Ex-diplomat Murray refused leave to appeal over Salmond contempt conviction
Former diplomat Craig Murray has been refused leave to appeal the contempt of court finding made against him to the UK Supreme Court, in a decision made by the High Court in Edinburgh.
However, he has been granted a further four weeks’ suspension of the warrant for his imprisonment in order for him to appeal directly to the Supreme Court.
Murray, 62, was sentenced to eight months in jail following his coverage of Alex Salmond’s trial.
The former ambassador to Uzbekistan watched two days of Mr Salmond’s trial in March 2020 from the public gallery of the court, writing about the case on his blog.
Judges subsequently ruled that he was in contempt of court due to the risk of jigsaw identification relating to four complainers.
At a hearing of the High Court on Monday, Murray’s lawyer argued he should be granted permission to appeal to the UK’s highest court against both the verdict of contempt of court and his sentence.
Lady Dorrian, along with Lord Menzies and Lord Turnbull, issued a written decision on Tuesday.
It said that Murray had a “genuinely held belief that the prosecution of the former first minister was unwarranted” and he inferred that the sanction made against him prevented discussion of this.
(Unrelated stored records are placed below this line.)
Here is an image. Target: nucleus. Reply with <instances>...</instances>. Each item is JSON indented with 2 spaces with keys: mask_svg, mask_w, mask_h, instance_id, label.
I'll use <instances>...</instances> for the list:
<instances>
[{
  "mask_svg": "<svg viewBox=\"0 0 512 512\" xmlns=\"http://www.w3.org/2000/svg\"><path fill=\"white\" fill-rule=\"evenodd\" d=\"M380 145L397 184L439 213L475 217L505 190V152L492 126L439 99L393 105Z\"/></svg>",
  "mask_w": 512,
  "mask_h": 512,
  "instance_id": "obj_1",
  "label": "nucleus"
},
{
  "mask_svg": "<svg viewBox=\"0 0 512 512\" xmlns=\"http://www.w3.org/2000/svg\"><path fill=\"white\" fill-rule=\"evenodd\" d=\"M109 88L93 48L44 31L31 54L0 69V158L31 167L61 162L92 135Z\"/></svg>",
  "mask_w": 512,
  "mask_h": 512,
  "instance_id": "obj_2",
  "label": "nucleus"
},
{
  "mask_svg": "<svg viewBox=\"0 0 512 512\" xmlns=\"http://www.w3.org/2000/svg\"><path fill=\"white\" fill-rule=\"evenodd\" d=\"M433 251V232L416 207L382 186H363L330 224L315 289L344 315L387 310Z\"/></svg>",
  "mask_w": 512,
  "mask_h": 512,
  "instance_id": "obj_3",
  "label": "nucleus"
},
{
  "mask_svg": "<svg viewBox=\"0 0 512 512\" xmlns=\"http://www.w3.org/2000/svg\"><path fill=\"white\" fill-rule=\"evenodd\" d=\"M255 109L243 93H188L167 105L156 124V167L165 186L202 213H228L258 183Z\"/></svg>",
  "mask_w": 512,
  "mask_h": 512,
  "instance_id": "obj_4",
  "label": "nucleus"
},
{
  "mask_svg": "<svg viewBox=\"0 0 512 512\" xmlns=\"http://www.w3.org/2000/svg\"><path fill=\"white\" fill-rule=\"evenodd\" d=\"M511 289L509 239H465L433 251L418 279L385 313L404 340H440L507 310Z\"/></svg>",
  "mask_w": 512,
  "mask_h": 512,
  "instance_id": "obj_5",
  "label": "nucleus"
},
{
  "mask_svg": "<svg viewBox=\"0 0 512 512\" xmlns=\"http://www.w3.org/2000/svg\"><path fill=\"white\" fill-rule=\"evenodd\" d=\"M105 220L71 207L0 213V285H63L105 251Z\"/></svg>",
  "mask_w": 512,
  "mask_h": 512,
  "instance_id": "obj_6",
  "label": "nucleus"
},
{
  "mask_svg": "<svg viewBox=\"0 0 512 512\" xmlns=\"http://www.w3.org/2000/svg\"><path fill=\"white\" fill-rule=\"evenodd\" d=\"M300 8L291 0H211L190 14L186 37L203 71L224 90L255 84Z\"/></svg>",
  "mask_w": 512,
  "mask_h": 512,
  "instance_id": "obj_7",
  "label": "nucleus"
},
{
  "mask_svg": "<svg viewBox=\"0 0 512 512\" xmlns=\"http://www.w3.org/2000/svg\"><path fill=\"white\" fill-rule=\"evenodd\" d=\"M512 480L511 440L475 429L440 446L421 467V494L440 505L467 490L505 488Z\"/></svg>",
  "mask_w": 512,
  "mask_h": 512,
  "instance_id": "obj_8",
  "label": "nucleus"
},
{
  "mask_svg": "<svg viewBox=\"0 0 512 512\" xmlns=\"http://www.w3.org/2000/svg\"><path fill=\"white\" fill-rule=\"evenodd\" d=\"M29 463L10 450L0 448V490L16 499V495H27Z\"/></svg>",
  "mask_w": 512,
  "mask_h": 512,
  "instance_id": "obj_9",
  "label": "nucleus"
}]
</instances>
Lady Dorrian said this was not a “tenable argument”, adding: “It is the repeated publication of material likely to lead to identification of complainers in the face of a clear order of the court prohibiting that which drew the sanction.
“The order did not prevent discussion of whether the prosecution was objectively justified.
“The applicant remains free to pursue discussion of that issue, as long as the anonymity of the complainers is respected.”
The High Court would refuse his application to appeal the finding of contempt of court, she said.
The decision concluded: “We understand that it is the applicant’s intention to seek to apply for leave directly to the UKSC (UK Supreme Court).
“In the circumstances we will suspend the warrant for a further four weeks.”